Nuclear structure properties of $^{193-200}$Hg isotopes within large-scale shell model calculations

TL;DR

This study uses large-scale shell-model calculations to analyze the nuclear structure of Hg isotopes from mass 193 to 200, providing insights into their spectra, collective properties, and shape evolution.

Contribution

It presents detailed shell-model analysis of Hg isotopes, including excitation spectra, transition probabilities, and shape studies, with predictions where data is lacking.

Findings

Shell-model results agree reasonably with experimental data.

Evolution of wave functions with spin is characterized.

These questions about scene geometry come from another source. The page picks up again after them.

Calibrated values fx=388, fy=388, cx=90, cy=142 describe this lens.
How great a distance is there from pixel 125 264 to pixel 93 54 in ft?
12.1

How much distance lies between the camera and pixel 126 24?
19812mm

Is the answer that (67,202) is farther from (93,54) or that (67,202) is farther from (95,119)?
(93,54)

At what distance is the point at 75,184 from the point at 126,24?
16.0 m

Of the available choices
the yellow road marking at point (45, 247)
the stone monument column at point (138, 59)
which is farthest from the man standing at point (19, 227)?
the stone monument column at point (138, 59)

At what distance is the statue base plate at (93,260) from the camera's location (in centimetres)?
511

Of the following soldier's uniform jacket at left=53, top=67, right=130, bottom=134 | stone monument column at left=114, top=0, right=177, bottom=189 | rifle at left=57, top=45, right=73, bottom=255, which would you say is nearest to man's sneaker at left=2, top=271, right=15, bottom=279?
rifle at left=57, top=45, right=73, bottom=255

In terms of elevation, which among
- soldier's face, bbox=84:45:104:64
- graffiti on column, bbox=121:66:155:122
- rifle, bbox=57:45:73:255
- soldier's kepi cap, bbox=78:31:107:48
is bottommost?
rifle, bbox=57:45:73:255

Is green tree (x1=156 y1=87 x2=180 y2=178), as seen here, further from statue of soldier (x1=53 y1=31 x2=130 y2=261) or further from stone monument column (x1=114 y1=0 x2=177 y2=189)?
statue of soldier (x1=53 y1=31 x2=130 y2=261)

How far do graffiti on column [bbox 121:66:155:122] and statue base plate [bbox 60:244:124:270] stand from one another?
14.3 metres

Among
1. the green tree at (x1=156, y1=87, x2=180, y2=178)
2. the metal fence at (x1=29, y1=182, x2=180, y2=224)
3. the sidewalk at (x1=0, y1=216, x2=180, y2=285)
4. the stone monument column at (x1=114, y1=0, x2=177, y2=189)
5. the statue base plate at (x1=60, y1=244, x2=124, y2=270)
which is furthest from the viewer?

Shape analysis through energy-surface plots reveals shape coexistence.

Abstract

Large-scale shell-model calculations have been performed to study the nuclear structure properties of Hg isotopes with mass varying from $A=193$ to $A=200$. The shell-model calculations are carried out in the 50 $\leq Z \leq$ 82 and 82 $ \leq N \leq$ 126 model space using monopole-based truncation. We present detailed studies on low-energy excitation spectra, energy systematics, and collective properties of Hg isotopes, such as reduced transition probabilities, quadrupole, and magnetic moments along the isotopic chain. The evolution of wave function configurations with spin is analyzed in the case of even-$A$ Hg isotopes. The shell-model results are in reasonable agreement with the experimental data and predictions are made where experimental data are unavailable. The shapes of Hg isotopes are also investigated through the energy-surface plots.